EXTRACT TO READ:
....

In [1]:
!pip install -q torch torchvision matplotlib

In [2]:
!wget -q https://raw.githubusercontent.com/karpathy/char-rnn/master/data/tinyshakespeare/input.txt -O shakespeare.txt

with open("shakespeare.txt", "r", encoding="utf-8") as f:
    text = f.read()

print(text[:500])

First Citizen:
Before we proceed any further, hear me speak.

All:
Speak, speak.

First Citizen:
You are all resolved rather to die than to famish?

All:
Resolved. resolved.

First Citizen:
First, you know Caius Marcius is chief enemy to the people.

All:
We know't, we know't.

First Citizen:
Let us kill him, and we'll have corn at our own price.
Is't a verdict?

All:
No more talking on't; let it be done: away, away!

....

DIRECTIVES:
1) Answer these questions on the Shakespeare notebook:
(a) Which three packages does the first cell install?
(b) Under what file name is the downloaded text saved?
(c) How many characters of the text does the print statement show?
2) Carry the Shakespeare notebook forward from its last line.
The material that follows the notebook comes from a separate source.

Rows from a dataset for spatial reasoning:

....

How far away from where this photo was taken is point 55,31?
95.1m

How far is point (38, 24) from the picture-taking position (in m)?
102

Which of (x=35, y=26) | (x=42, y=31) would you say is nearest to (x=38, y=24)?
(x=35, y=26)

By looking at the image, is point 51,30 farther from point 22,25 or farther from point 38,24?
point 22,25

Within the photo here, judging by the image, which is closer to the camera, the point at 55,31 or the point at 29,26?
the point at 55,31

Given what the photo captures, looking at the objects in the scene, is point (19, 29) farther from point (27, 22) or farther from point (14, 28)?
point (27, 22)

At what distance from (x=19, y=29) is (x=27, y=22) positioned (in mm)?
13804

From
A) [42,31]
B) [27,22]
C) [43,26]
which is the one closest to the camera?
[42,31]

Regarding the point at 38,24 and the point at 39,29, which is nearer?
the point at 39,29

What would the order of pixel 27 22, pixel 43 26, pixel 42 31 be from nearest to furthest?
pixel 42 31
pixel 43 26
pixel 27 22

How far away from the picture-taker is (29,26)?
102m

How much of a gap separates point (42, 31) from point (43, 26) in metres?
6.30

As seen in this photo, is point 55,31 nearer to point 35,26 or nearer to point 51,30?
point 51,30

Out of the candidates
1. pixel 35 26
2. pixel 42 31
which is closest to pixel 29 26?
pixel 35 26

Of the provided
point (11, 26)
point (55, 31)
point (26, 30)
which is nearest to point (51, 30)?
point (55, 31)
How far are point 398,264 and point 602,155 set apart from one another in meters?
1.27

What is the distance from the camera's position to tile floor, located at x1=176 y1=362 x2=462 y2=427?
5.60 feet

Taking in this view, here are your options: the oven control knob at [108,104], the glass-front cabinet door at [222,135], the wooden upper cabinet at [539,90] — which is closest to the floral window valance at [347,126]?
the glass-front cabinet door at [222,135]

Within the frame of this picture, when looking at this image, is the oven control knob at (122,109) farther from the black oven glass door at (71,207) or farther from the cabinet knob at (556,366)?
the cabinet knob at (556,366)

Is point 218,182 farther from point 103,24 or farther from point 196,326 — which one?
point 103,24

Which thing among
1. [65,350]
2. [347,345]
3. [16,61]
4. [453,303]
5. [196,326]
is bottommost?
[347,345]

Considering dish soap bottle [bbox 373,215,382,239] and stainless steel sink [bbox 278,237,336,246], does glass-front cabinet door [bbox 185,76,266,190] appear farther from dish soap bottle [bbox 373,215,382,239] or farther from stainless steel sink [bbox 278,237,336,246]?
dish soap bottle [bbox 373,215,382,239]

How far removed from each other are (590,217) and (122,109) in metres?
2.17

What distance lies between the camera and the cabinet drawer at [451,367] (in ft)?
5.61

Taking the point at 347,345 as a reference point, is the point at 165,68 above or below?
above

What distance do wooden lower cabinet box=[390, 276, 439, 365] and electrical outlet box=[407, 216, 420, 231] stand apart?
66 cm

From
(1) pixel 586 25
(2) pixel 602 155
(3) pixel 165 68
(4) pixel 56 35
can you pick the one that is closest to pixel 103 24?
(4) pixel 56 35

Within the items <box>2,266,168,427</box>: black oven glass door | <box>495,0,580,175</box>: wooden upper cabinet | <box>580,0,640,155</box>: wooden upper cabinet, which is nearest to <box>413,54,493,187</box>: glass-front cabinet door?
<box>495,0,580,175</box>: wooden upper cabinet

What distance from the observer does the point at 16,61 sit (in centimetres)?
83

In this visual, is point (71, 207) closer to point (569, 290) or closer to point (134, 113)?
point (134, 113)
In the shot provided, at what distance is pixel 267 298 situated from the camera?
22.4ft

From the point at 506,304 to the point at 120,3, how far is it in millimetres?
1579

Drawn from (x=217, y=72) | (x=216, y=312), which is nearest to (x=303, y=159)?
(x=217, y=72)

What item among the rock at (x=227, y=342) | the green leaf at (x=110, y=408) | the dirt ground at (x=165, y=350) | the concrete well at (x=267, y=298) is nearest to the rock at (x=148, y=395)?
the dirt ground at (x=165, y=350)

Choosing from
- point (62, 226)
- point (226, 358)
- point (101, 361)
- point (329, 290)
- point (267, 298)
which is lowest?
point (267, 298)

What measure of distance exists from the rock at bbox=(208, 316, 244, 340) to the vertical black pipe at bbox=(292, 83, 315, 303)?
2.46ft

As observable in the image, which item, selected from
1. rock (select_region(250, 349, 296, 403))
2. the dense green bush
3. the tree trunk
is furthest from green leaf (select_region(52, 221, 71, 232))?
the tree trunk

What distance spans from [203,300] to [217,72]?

....

RESULTS IN ORDER:
1)
(a) torch, torchvision and matplotlib
(b) shakespeare.txt
(c) 500

2)
Second Citizen:
One word, good citizens.

First Citizen:
We are accounted poor


In [3]:
from collections import Counter
from typing import List, Tuple, Dict

def corpus_to_tokens(text: str) -> List[str]:

    return list(text)

def get_pair_stats(tokens: List[str]) -> Dict[Tuple[str, str], int]:

    stats = Counter()
    if len(tokens) < 2:
        return stats
    prev = tokens[0]
    for t in tokens[1:]:
        stats[(prev, t)] += 1
        prev = t
    return stats

def merge_tokens(tokens: List[str], pair: Tuple[str, str]) -> List[str]:

    a, b = pair
    new_token = a + b
    new_tokens = []
    i = 0
    L = len(tokens)
    while i < L:
        if i < L - 1 and tokens[i] == a and tokens[i + 1] == b:
            new_tokens.append(new_token)
            i += 2
        else:
            new_tokens.append(tokens[i])
            i += 1
    return new_tokens

def fit_bpe(
    text: str,
    num_merges: int = 300,
    verbose: bool = True
):

    tokens = corpus_to_tokens(text)
    vocab = set(tokens)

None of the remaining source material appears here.